God also speaks to the orphan. To children who may have a bed to sleep and food to eat, but no one who calls them my beloved sons and daughters. Or, to a child merely existing without a place to call her own and unsure of where the next meal will be found with no one to hold in the suffering. Your brother Jesus Christ, as his cry of dereliction from the cross reveals, shares your pain. He felt the cruel sting of abandonment and rejection. Moreover, God your heavenly Father longs to recover his beloved child. The truth of adoption, indeed the truth of the Gospel, is not simply that God desires to rescue you, but that, in the Incarnation, he invades the strongholds of this world to win the battle for you. In other words, though abandoned, you are desired and loved.
To the adoptive parent, – or someone considering adoption – maybe you are dealing with infertility and the monthly tests, procedures and questions, or even the sometimes hurtful opinions of family or friends. You stand unsure of adoption regarding it as a last ditch effort to pursue if all else fails.
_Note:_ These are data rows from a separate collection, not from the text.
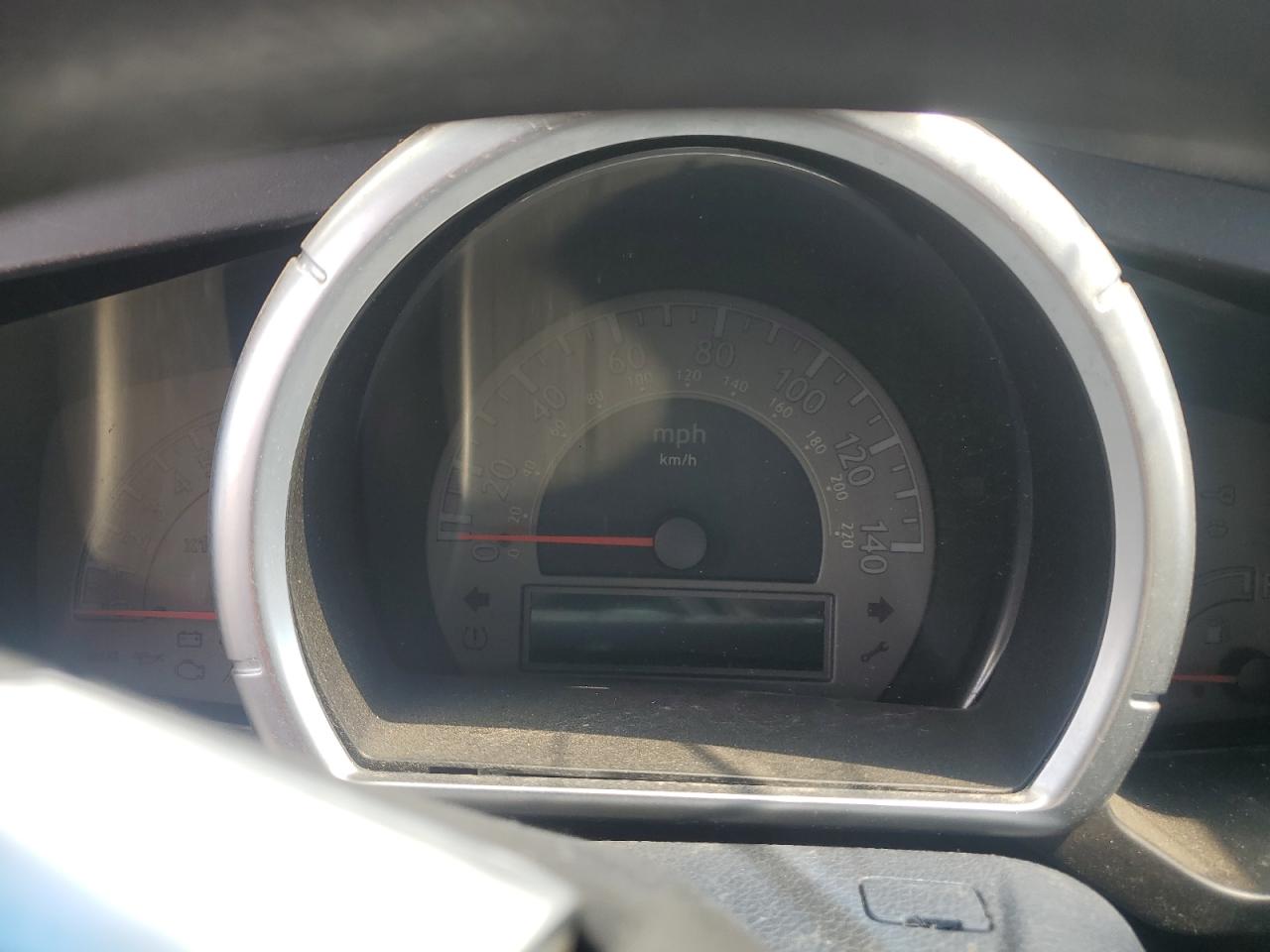 2008 Honda Ridgeline Rt VIN: 2HJYK16268H509542 Lot: 68425585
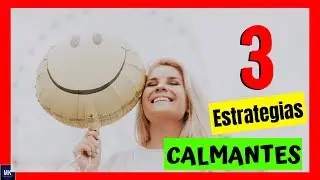 🌸 Cómo mantener el SILENCIO en CLASE🧘  Estrategias para evitar el ruido en el aula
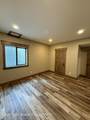 5727 Forest Ridge Road - Photo 53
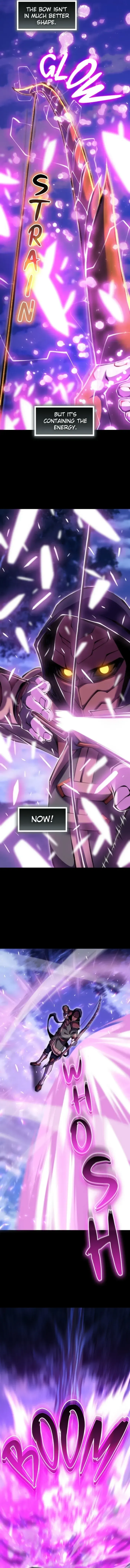 Read Primal Hunter chapter 113 image 12 on Lezhin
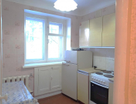 3-к. квартира, 57,7&nbsp;м²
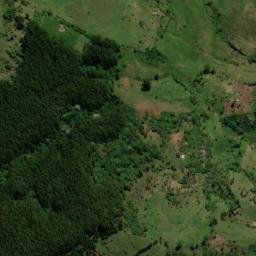 Satellite imagery of Cuchilla de Apa, CO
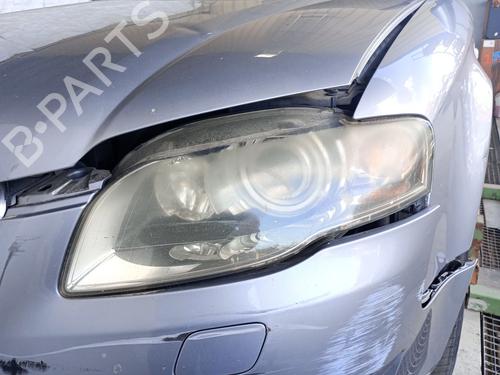 Left headlight AUDI A4 B7 Avant (8ED) 2.5 TDI | BP29498930C28 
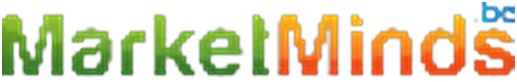 Marketminds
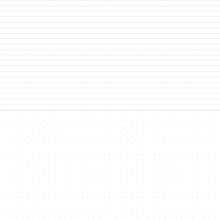 Load image into Gallery viewer, Solid white color swatch
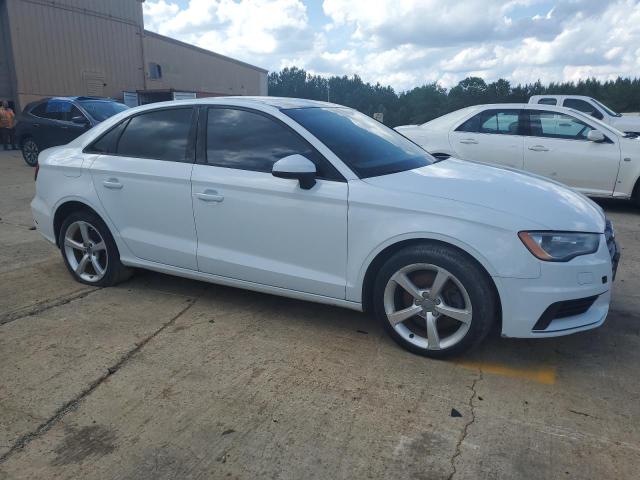 Фото 4 с аукциона – 2015 AUDI A3 PREMIUM с VIN WAUACGFF0F1112104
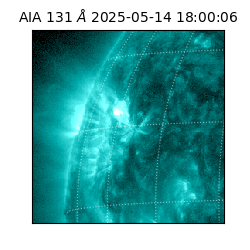 saia - 2025-05-14T18:00:06.625000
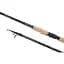 Спиннинг Shimano Catana FX Spinning Tele 1.65 м 1-11 г - миниатюра 2
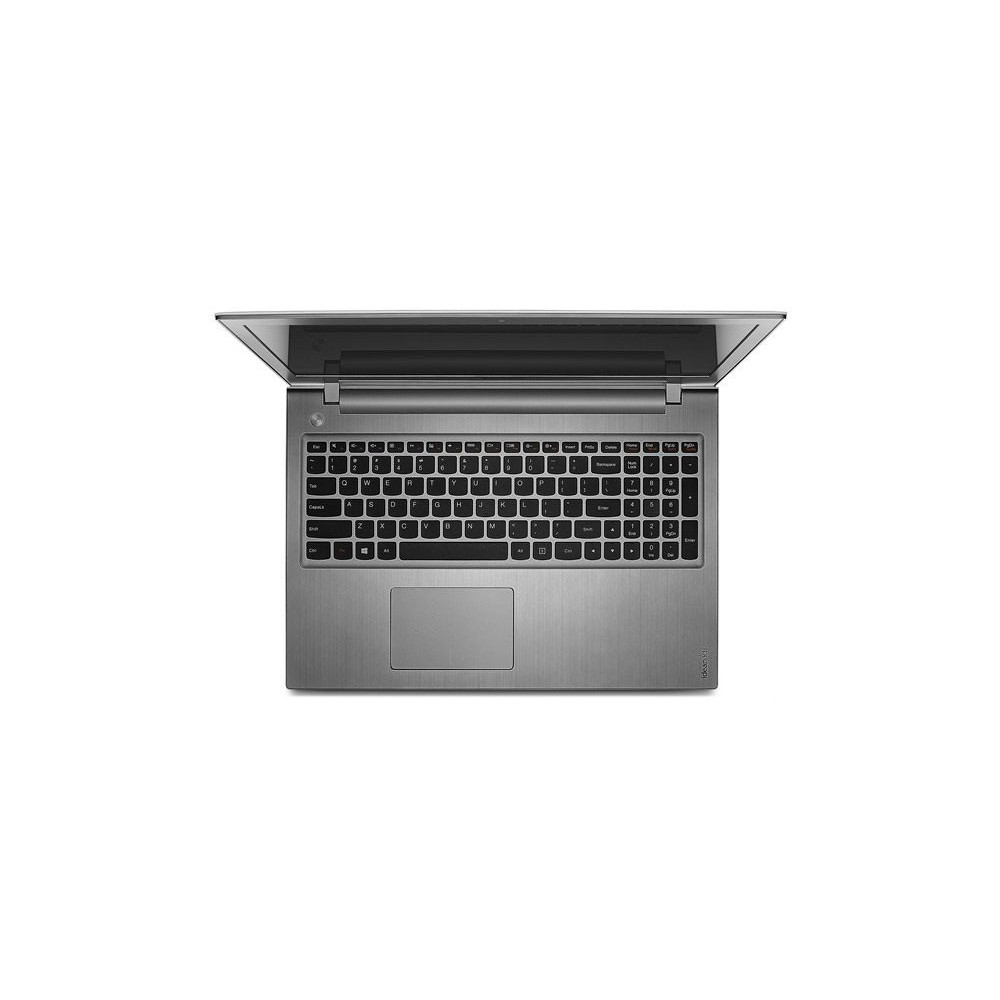 Pc Portable Lenovo Z510 / i5 4é Génération / 6Go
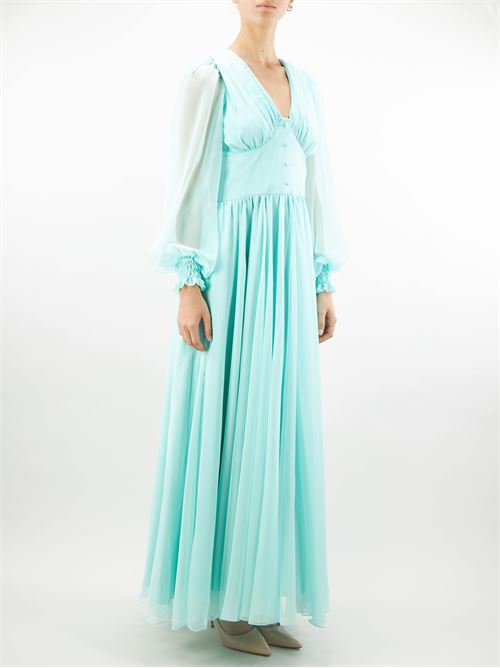Long dress Actualee ACTUALEE |  | ACT12215AB39475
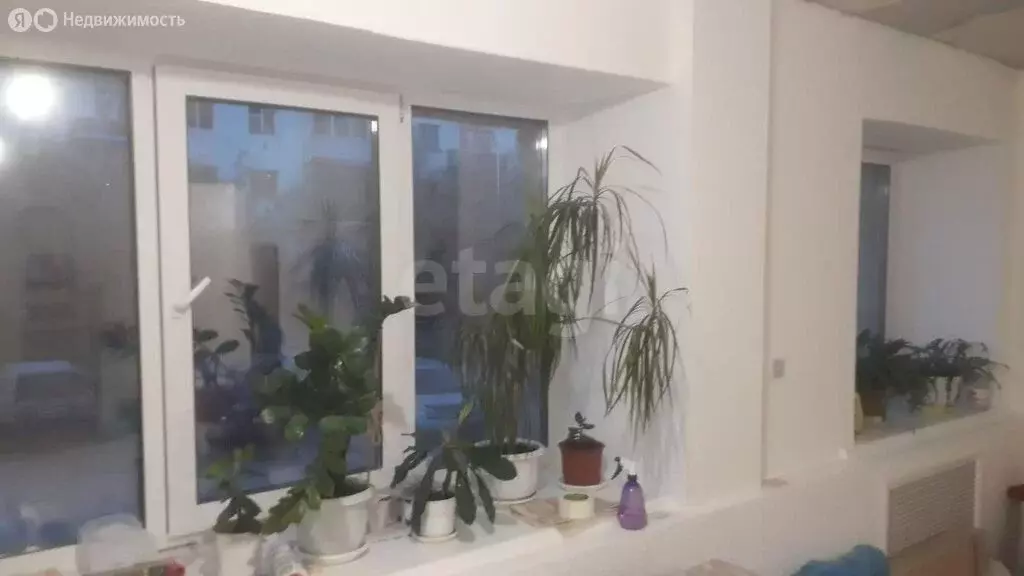 1-комнатная квартира: Якутск, улица Стадухина, 86 (28.7 м) - Фото 0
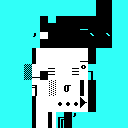 inscription edac87f7f605946e39b1d45b67f64cddf50c852f36f82fe9e5d8b5be977c9727i0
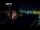 Webcam in Varsavia, 122.3 km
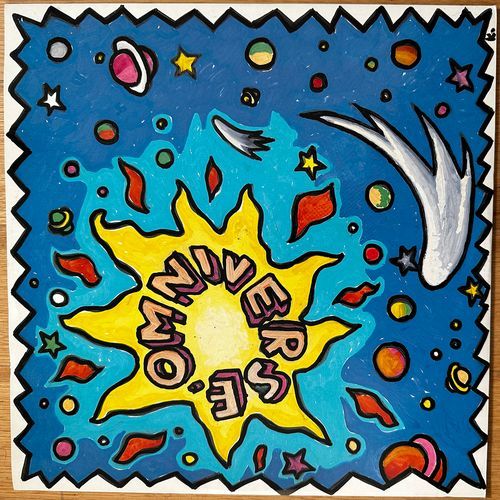 Never Get Enough (Club Mix) cover art
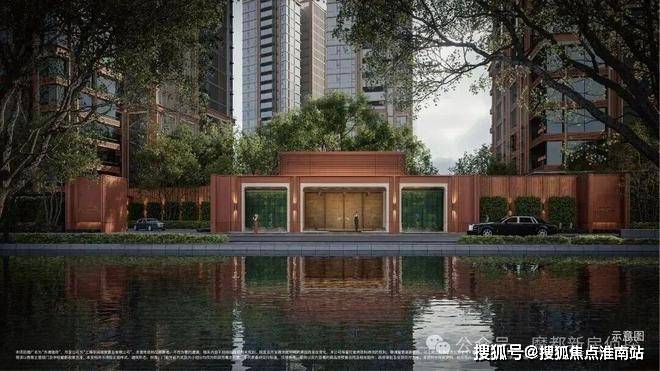 楼盘欢迎您-小区环境-户型-价格-地址-楼盘详情-周边配套-售楼处电话-交房时间麻将胡了试玩模拟器华润外滩瑞府(售楼处)网站-华润外滩瑞府销售中心(营销中心)-(图12) 楼盘欢迎您-小区环境-户型-价格-地址-楼盘详情-周边配套-售楼处电话-交房时间麻将胡了试玩模拟器华润外滩瑞府(售楼处)网站-华润外滩瑞府销售中心(营销中心)-(图12)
Perhaps, you are a parent considering adding to your family through adoption and honestly asking, “Can I love this child as my own?” Perchance, you are an adoptive parent struggling with issues of inadequacy, identity, belonging, or acceptance. Or, even an adoptive parent who delights and rejoices in having been given the glorious gift of a son or daughter. In each of these situations, and countless others not mentioned, God stands as your adopted Father, reminding you that you were once estranged from your Father in your sin. Nevertheless, God chose you, adopting you as his own child, thereby prompting you that this is your and his story. He knows the costs and sacrifices required to adopt, but he also experiences the joy and delight that comes from hearing a son or daughter call him Father.
Finally, in terms of order but not importance, a theologically attuned ethic of adoption speaks to the adopted child. To be adopted can be tough. There are issues of abandonment, loss, belonging, and identity that each present unique obstacles to overcome. Yet, a proper understanding of adoption offers a view of adoption that is inviting, inclusive, and embracing. A view that often does not conform to societies pervasive perception of adoption, but shatters it, exclaiming you are precious to your heavenly Father and he savors calling you his beloved child. As politically incorrect as it may be to put it this way, you can sing out, “Oh, the love that sought me! Oh, the blood that bought me! Oh, the grace that brought me to the fold, wondrous grace that brought me to the fold.”
The rest of these pages only expand these central ideas, by examining the social practices of adoption and God’s Word to illuminate an all-encompassing, all-embracing ethic of adoption. It is my sole desire that they will provide hope to all who are enduring and delighting in the astonishing truth of adoption, both doctrinally and practically, for as Paul writes, “In this hope we were saved.”